Misrepresentation as a rarely used tactic
“[originally] I did not intend to say that we had cleaning more than twices a week…sometimes a bit more if it is neccesary… [but] here I compromised on my principles because I did not have the energy to do otherwise […] It was an area where I considered that the accreditation was too excessive and that it was not fair” (Clinic #10, GP).

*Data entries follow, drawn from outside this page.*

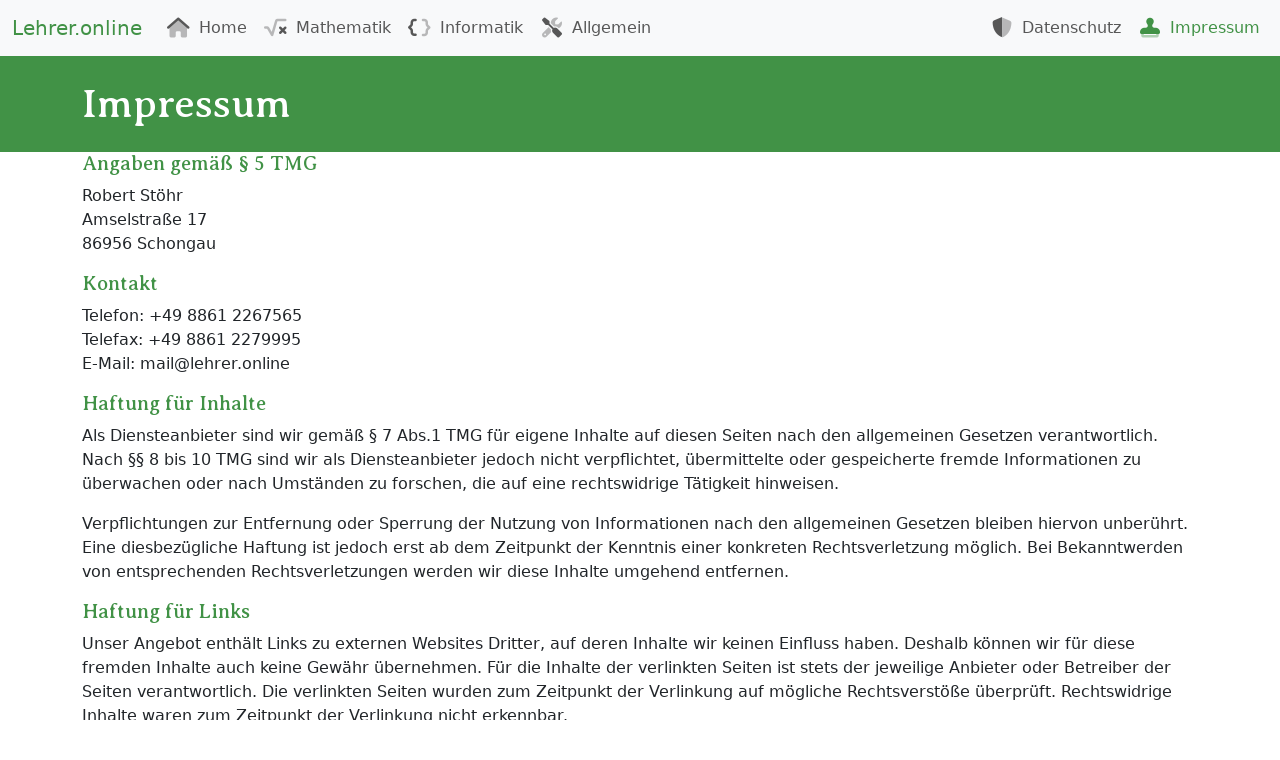

--- FILE ---
content_type: text/html; charset=UTF-8
request_url: https://lehrer.online/impressum
body_size: 6256
content:
<!doctype html>
<html lang="de">
    <head>
        <base href="https://lehrer.online/">
        <meta charset="utf-8">
        <meta name="viewport" content="width=device-width, initial-scale=1, shrink-to-fit=no">
        <meta name="author" content="Robert Stöhr">
        <meta name="title" property="og:title" content="Lehrer.online">
        <meta name="description" property="og:description" content="Verschiedenes für den Lehrer-Alltag">
        <meta name="image" property="og:image" content="https://lehrer.online/theme/thumbnail.jpg">
        <meta property="og:image:width" content="700">
        <meta property="og:image:height" content="350">
        <title>Lehrer.online</title>
        <link href="bootstrap/css/custom.css" rel="stylesheet">
        <link rel="stylesheet" href="fontawesome/css/all.css">
        <meta name="theme-color" content="#419246">
        <link href="bootstrap4-toggle/css/bootstrap4-toggle.min.css" rel="stylesheet">
        <link href="css/main.css" rel="stylesheet" type="text/css"/>
        
        <script src="mathjax/es5/tex-mml-chtml.js"></script>
    </head>
    <body>
        <nav class="navbar navbar-expand-md bg-body-tertiary">
            <div class="container-fluid">
                <a class="navbar-brand" href="https://lehrer.online/">Lehrer.online</a>
            <button class="navbar-toggler" type="button" data-bs-toggle="collapse" data-bs-target="#navbarNavDropdown" aria-controls="navbarNavDropdown" aria-expanded="false" aria-label="Toggle navigation">
                <span class="navbar-toggler-icon"></span>
            </button>
            <div class="collapse navbar-collapse" id="navbarNavDropdown">
                <ul class="navbar-nav me-auto"><li class="nav-item">
                        <a class="nav-link" href="https://lehrer.online/"><i class="fad fa-home fa-lg fa-fw"></i><span class="ms-2 d-md-none d-xl-inline">Home</span></a>
                    </li><li class="nav-item">
                        <a class="nav-link" href="https://lehrer.online/mathematik"><i class="fad fa-square-root-variable fa-lg fa-fw"></i><span class="ms-2 d-md-none d-xl-inline">Mathematik</span></a>
                    </li><li class="nav-item">
                        <a class="nav-link" href="https://lehrer.online/informatik"><i class="fad fa-brackets-curly fa-lg fa-fw"></i><span class="ms-2 d-md-none d-xl-inline">Informatik</span></a>
                    </li><li class="nav-item">
                        <a class="nav-link" href="https://lehrer.online/allgemein"><i class="fad fa-tools fa-lg fa-fw"></i><span class="ms-2 d-md-none d-xl-inline">Allgemein</span></a>
                    </li></ul><ul class="navbar-nav"><li class="nav-item">
                        <a class="nav-link" href="https://lehrer.online/datenschutz"><i class="fad fa-shield-alt fa-lg fa-fw me-2"></i>Datenschutz</a>
                    </li><li class="nav-item">
                        <a class="nav-link active" href="https://lehrer.online/impressum"><i class="fad fa-stamp fa-lg fa-fw me-2"></i>Impressum</a>
                    </li></ul>
            </div>
            </div>
        </nav>

        <div class="jumbotron py-4">
                <div class="container">
                    <h1 class="text-white mb-0">Impressum</h1> 
                </div>
            </div><div class="container">

<h5>Angaben gem&auml;&szlig; &sect; 5 TMG</h5>
<p>Robert St&ouml;hr<br />
Amselstra&szlig;e 17<br />
86956 Schongau</p>

<h5>Kontakt</h5>
<p>Telefon: +49 8861 2267565<br />
Telefax: +49 8861 2279995<br />
E-Mail: mail@lehrer.online</p>

<h5>Haftung f&uuml;r Inhalte</h5> <p>Als Diensteanbieter sind wir gem&auml;&szlig; &sect; 7 Abs.1 TMG f&uuml;r eigene Inhalte auf diesen Seiten nach den allgemeinen Gesetzen verantwortlich. Nach &sect;&sect; 8 bis 10 TMG sind wir als Diensteanbieter jedoch nicht verpflichtet, &uuml;bermittelte oder gespeicherte fremde Informationen zu &uuml;berwachen oder nach Umst&auml;nden zu forschen, die auf eine rechtswidrige T&auml;tigkeit hinweisen.</p> <p>Verpflichtungen zur Entfernung oder Sperrung der Nutzung von Informationen nach den allgemeinen Gesetzen bleiben hiervon unber&uuml;hrt. Eine diesbez&uuml;gliche Haftung ist jedoch erst ab dem Zeitpunkt der Kenntnis einer konkreten Rechtsverletzung m&ouml;glich. Bei Bekanntwerden von entsprechenden Rechtsverletzungen werden wir diese Inhalte umgehend entfernen.</p> <h5>Haftung f&uuml;r Links</h5> <p>Unser Angebot enth&auml;lt Links zu externen Websites Dritter, auf deren Inhalte wir keinen Einfluss haben. Deshalb k&ouml;nnen wir f&uuml;r diese fremden Inhalte auch keine Gew&auml;hr &uuml;bernehmen. F&uuml;r die Inhalte der verlinkten Seiten ist stets der jeweilige Anbieter oder Betreiber der Seiten verantwortlich. Die verlinkten Seiten wurden zum Zeitpunkt der Verlinkung auf m&ouml;gliche Rechtsverst&ouml;&szlig;e &uuml;berpr&uuml;ft. Rechtswidrige Inhalte waren zum Zeitpunkt der Verlinkung nicht erkennbar.</p> <p>Eine permanente inhaltliche Kontrolle der verlinkten Seiten ist jedoch ohne konkrete Anhaltspunkte einer Rechtsverletzung nicht zumutbar. Bei Bekanntwerden von Rechtsverletzungen werden wir derartige Links umgehend entfernen.</p> <h5>Urheberrecht</h5> <p>Die durch die Seitenbetreiber erstellten Inhalte und Werke auf diesen Seiten unterliegen dem deutschen Urheberrecht. Die Vervielf&auml;ltigung, Bearbeitung, Verbreitung und jede Art der Verwertung au&szlig;erhalb der Grenzen des Urheberrechtes bed&uuml;rfen der schriftlichen Zustimmung des jeweiligen Autors bzw. Erstellers. Downloads und Kopien dieser Seite sind nur f&uuml;r den privaten, nicht kommerziellen Gebrauch gestattet.</p> <p>Soweit die Inhalte auf dieser Seite nicht vom Betreiber erstellt wurden, werden die Urheberrechte Dritter beachtet. Insbesondere werden Inhalte Dritter als solche gekennzeichnet. Sollten Sie trotzdem auf eine Urheberrechtsverletzung aufmerksam werden, bitten wir um einen entsprechenden Hinweis. Bei Bekanntwerden von Rechtsverletzungen werden wir derartige Inhalte umgehend entfernen.</p>

<p>Quelle: <a href="https://www.e-recht24.de">https://www.e-recht24.de</a></p></div>

        <script src="js/jquery-3.5.1.min.js"></script>
        <script src="bootstrap/js/bootstrap.bundle.min.js"></script>
        <script src="bootstrap4-toggle/js/bootstrap4-toggle.min.js"></script>
        
    </body>
</html>

--- FILE ---
content_type: text/css
request_url: https://lehrer.online/css/main.css
body_size: -16
content:
.jumbotron {
    background-color: var(--bs-primary);
}
@font-face {
    font-family: 'board';
    src: url('../fonts/AveriaSerifLibre-Regular.ttf');
}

Clinic | Misrepresentions |
---|---|
Clinic 3 | Most of the professionals in the clinic did not reveal that they did not ask all patients for social security number, but occasionally used visual recognition. While one GP revealed this at the survey, he subsequently misrepresented their procedures in the follow-up call with the accreditation agency. |
Clinic 5 | • Did a thorough cleaning of the clinic right before the survey visit to ensure that the clinic appeared impeccable • The clinic had been given remark for not keeping sufficiently detailed patient records, but the GP intended to stay non-compliant in this area and did not disclose this at the survey visit Although the GP expressed intentions to change procedures for COPD care in response to the remarks of the surveyors, he had not done so at the time of our second research interview. |
Clinic 7 | GP disagreed with the requirements of always wearing short sleeves (which she did not usually do) but during the survey visit she would wear short sleeves. For some patients, the GP ensured patient identity only by visual recognition (and not through oral confirmation of social security number) but did not reveal this at the survey. |
Clinic 10 | The professionals had agreed to say that they adhered to the standard concerning cleaning of toys in the waiting areas and daily cleaning of the clinic although this was not entirely true. The GP did not label testkits with social security numbers, but placed the test sample and patient information together in a box for the nurse to complete. Nurse had taken of her rings of a couple of days before the survey visit in order to avoid questions about this. |
Clinic 12 | Did a thorough cleaning of the clinic before the survey visit although this was not usual practice. |
Survey visits generally seen as sufficient for assessing compliance
“The [doctor-]surveyor was proficient enough so that he would ask into things, and when he sensed that it was okay he went on to the next issue. So it went smoohtly, you could sense that he had a good feeling about how things should be” (Clinic #1, GP).